Retinoid dan Asam Glikolat: Retinoid topikal, seperti tretinoin, diketahui dapat meningkatkan produksi kolagen dan mengurangi hiperpigmentasi pasca inflamasi yang sering menyertai bekas luka acne. Asam glikolat, sebagai alpha-hydroxy acid (AHA), memiliki sifat keratolitik yang dapat membantu memperbaiki tekstur kulit dan mengurangi tampilan bekas luka atrofi. Kombinasi tretinoin 0.025% dan asam glikolat 12% telah menunjukkan perbaikan pada bekas luka acne. Asam glikolat sendiri dapat digunakan dalam berbagai konsentrasi (20-70%) untuk pengelupasan kimiawi.
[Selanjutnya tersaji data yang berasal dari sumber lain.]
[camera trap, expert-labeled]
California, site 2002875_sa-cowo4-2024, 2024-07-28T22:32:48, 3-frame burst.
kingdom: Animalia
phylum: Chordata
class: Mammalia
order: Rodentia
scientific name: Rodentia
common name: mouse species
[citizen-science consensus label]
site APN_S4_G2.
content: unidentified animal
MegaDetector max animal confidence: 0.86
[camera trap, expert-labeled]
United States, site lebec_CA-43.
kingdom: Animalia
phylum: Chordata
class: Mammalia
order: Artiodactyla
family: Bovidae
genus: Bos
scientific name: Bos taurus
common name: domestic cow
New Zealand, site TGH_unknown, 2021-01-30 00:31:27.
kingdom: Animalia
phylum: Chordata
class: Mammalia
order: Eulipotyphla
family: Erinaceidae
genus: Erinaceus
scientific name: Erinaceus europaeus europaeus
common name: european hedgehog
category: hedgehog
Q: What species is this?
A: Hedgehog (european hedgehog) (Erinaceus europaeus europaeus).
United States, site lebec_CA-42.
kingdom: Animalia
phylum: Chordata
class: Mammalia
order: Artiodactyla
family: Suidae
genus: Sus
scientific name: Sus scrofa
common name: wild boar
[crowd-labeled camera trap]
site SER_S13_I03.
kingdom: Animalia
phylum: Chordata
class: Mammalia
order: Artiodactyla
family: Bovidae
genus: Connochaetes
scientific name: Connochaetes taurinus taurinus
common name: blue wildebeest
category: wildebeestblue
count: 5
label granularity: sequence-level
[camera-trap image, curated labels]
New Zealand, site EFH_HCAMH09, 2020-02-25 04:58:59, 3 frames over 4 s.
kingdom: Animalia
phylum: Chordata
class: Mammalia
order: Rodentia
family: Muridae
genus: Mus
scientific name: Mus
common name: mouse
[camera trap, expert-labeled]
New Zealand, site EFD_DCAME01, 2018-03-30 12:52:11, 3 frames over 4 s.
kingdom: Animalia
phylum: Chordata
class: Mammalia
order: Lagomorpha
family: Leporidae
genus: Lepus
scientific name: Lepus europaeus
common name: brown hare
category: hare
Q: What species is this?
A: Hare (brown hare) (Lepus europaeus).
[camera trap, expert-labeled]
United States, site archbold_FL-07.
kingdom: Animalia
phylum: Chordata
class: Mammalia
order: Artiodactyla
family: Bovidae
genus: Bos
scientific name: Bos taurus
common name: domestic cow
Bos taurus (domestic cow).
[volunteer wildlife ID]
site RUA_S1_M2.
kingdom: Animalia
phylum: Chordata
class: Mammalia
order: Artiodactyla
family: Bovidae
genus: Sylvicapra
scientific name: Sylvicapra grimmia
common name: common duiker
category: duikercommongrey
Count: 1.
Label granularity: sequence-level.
Meskipun retinoid dan asam glikolat lebih sering digunakan untuk bekas luka atrofi dan hiperpigmentasi, penggunaannya sebagai terapi tambahan dapat dipertimbangkan untuk memperbaiki tekstur dan warna pada luka hipertrofik pasca acne, meskipun efektivitasnya mungkin tidak sekuat terapi lain yang lebih spesifik untuk luka hipertrofik.
Terapi Injeksi Intralesi:
Kortikosteroid (Triamcinolone Acetonide):
Injeksi kortikosteroid intralesi, terutama triamcinolone acetonide (TAC), merupakan salah satu terapi yang paling umum digunakan untuk luka hipertrofik yang tebal, menonjol, dan tidak responsif terhadap terapi topikal. TAC bekerja dengan menekan inflamasi, mengurangi produksi kolagen dan glikosaminoglikan, menghambat pertumbuhan fibroblast, dan meningkatkan degenerasi kolagen.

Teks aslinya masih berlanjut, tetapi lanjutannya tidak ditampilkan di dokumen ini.